The span to repeat in the listing below runs from the line containing "Set Of Fresh" to the line containing "Electrolock homepage before", inclusive. Repeat it exactly, and only it.

▶ RECORDS SUPPLIED
──────────────────────────────
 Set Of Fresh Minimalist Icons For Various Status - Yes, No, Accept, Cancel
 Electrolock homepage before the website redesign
──────────────────────────────
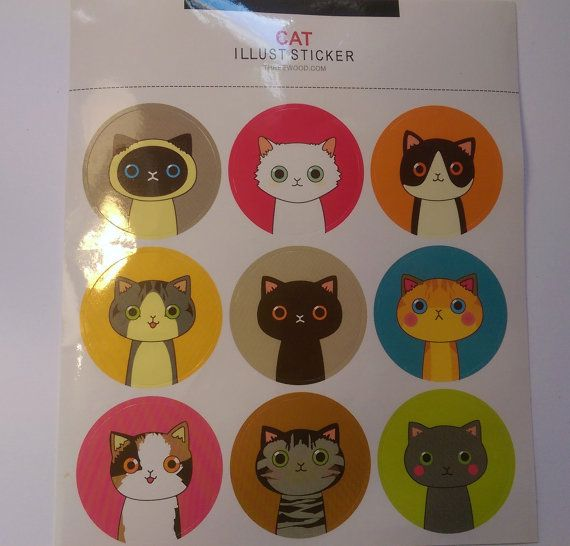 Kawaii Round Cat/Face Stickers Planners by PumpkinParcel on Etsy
──────────────────────────────
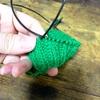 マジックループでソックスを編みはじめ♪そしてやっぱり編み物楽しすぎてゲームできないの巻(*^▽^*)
──────────────────────────────
▶ ANSWER TO THIS PROBLEM
 Set Of Fresh Minimalist Icons For Various Status - Yes, No, Accept, Cancel
 Electrolock homepage before the website redesign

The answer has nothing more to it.